Skip to content

Latest commit

 

History

History
154 lines (102 loc) · 4.71 KB

File metadata and controls

154 lines (102 loc) · 4.71 KB

Elections 2025 Data Crawler

Overview -

This script gets data from the Comelec website and saves precinct-level election results as CSV files organized by region, province, city, barangay, and precincts.

Approach -

The crawler steps through the site’s data: it first fetches all regions, then for each region fetches its provinces, then cities, then barangays, and finally precinct IDs. For each precinct it downloads the detailed vote counts and writes them to a CSV in the matching folder path. A small checkpoint file records the last precinct processed so you can stop and restart without losing progress.

How the API Works -

  1. Request …/regions/local/0.json to get all region codes.
  2. For each region, request …/regions/local/{region_code}.json to list its provinces.
  3. For each province, request …/regions/local/{province_code}.json to list its cities.
  4. For each city, request …/regions/local/{city_code}.json to list its barangays.
  5. For each barangay, request …/regions/precinct/{prefix}/{barangay_code}.json to get precinct IDs.
  6. For each precinct ID, request …/data/er/{prefix}/{precinct_id}.json to fetch vote details.

Requirements -

  • Python 3.8 or later

Installation -

  1. Clone the repository
  2. (Recommended) Create and activate a virtual environment
    python3 -m venv venv
    source venv/bin/activate
    

Usage -

Run python main.py
Data will be saved under the output folder

Raising Issues

Thanks for checking out the repository.
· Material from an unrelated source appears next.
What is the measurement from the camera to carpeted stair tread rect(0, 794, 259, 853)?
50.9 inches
If you run into bugs, missing data, or have feature requests, please let me know by opening an issue. To make it easier for me to reproduce and fix the problem, please follow these guidelines:


1 – Choose the Right Category

  • Bug – Something isn’t working as expected (errors, missing files, wrong CSV fields).
  • Enhancement – A new feature or improvement (new output format, logging tweaks, performance).
  • Question – Clarifications about usage, configuration, or internals.

When you click New Issue, select the matching label above.


2 – Write a Clear Title

Use a short, descriptive title that summarizes the problem:

Bug: precinct fetch fails for barangay code 3901000 Enhancement: allow setting custom output directory


3 – Describe the Problem

  • What you expected – e.g. “I expected main.py to skip already-downloaded precincts.”
  • What actually happened – e.g. “It fetched the same precinct again and overwrote the CSV.”
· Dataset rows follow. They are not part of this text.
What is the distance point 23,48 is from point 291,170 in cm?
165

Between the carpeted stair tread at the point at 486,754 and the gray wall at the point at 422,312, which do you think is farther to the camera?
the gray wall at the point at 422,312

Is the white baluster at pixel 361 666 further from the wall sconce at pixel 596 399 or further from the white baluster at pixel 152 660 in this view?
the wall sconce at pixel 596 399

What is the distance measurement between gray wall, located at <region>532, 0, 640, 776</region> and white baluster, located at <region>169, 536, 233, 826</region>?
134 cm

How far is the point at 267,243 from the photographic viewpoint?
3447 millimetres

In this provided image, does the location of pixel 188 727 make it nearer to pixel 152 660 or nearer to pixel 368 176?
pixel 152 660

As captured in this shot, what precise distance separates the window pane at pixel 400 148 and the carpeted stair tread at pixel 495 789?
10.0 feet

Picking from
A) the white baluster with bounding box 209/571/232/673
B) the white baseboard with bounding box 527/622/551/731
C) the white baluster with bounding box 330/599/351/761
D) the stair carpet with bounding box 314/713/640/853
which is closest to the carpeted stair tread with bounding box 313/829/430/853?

Please include logs, errors codes, stack traces, and other information as it will help me and others identify the issue that you are encountering.
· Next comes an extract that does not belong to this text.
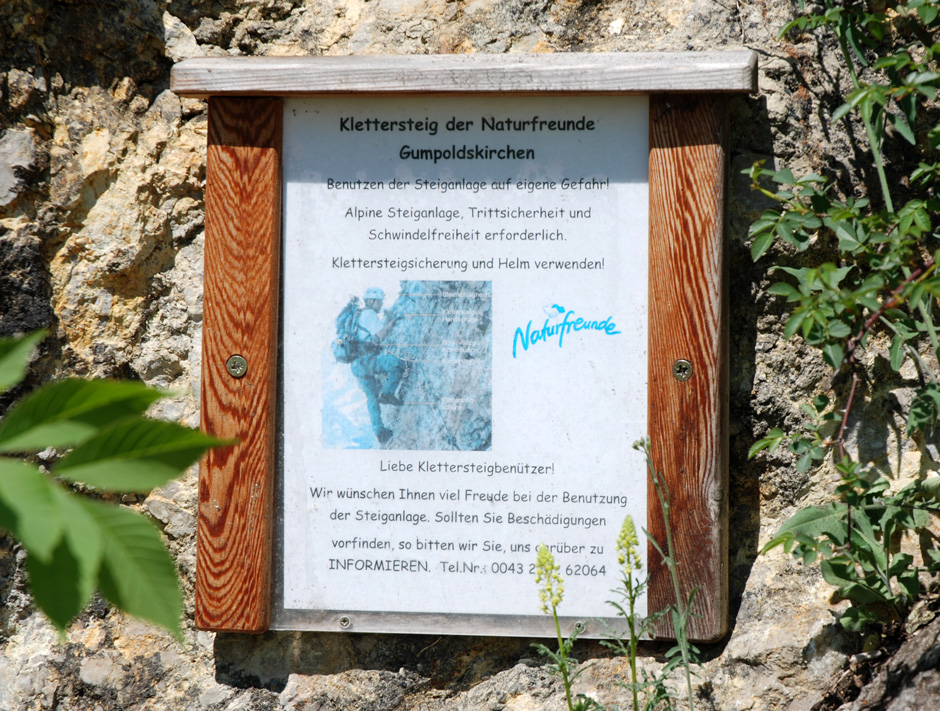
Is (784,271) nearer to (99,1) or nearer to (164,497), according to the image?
(164,497)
4 – Provide Steps to Reproduce

List the exact steps you took. For example:

  1. Clone the repo at commit abc123
  2. Create a venv, install httpx
  3. Run python main.py
  4. Observe that output/NCR/.../123456.csv is not written

5 – Include Environment Details

  • Operating system & version (macOS 12, Ubuntu 22.04, Windows 11)
  • Python version (python --version)
  • HTTPX version (pip show httpx)
  • Any special flags or config you used

6 – Attach Logs or Screenshots

If you saw error messages or stack traces, please please paste them in a code block:

2025-05-30 10:15:20 ERROR Failed to fetch https://…/123.json: 404 Client Error

It will greatly help me and others debug your code.


✅ Good Issue Example

Title - Bug when fetching precinct data

Description -  
When fetching precinct data for barangay code R001000 the script fails with a 404 error instead of skipping that precinct and continuing.

Steps to Reproduce -  
1 Create and activate a virtual environment  
2 Install dependencies with pip install -r requirements.txt  
3 Run python main.py  
4 Observe that precinct 3901000 triggers a 404 and stops the crawler

Expected Behavior -  
The script should log the 404, skip that precinct, update the checkpoint, and continue with the next precinct

Actual Behavior -  
The crawler stops execution on the 404 error and does not process any further precincts

Environment -  
- Python version - 3.10.4  
- OS - Ubuntu 22.04  
- httpx version - 0.23.3  

Logs or Screenshots -  
2025-06-01 12-00-00 ERROR Failed to fetch https---2025electionresults.comelec.gov.ph/data/er/390/3901000.json 404 Client Error


Additional Context -
This happens consistently for any precinct code under that barangay and prevents completion of the crawl

❌ Bad Issue Example

Title - It does not work

Description -

The script fails

Steps to Reproduce -

Run the code

Expected Behavior -

It should work

Actual Behavior -

It does not

Environment -

Not sure

Logs or Screenshots -

No logs available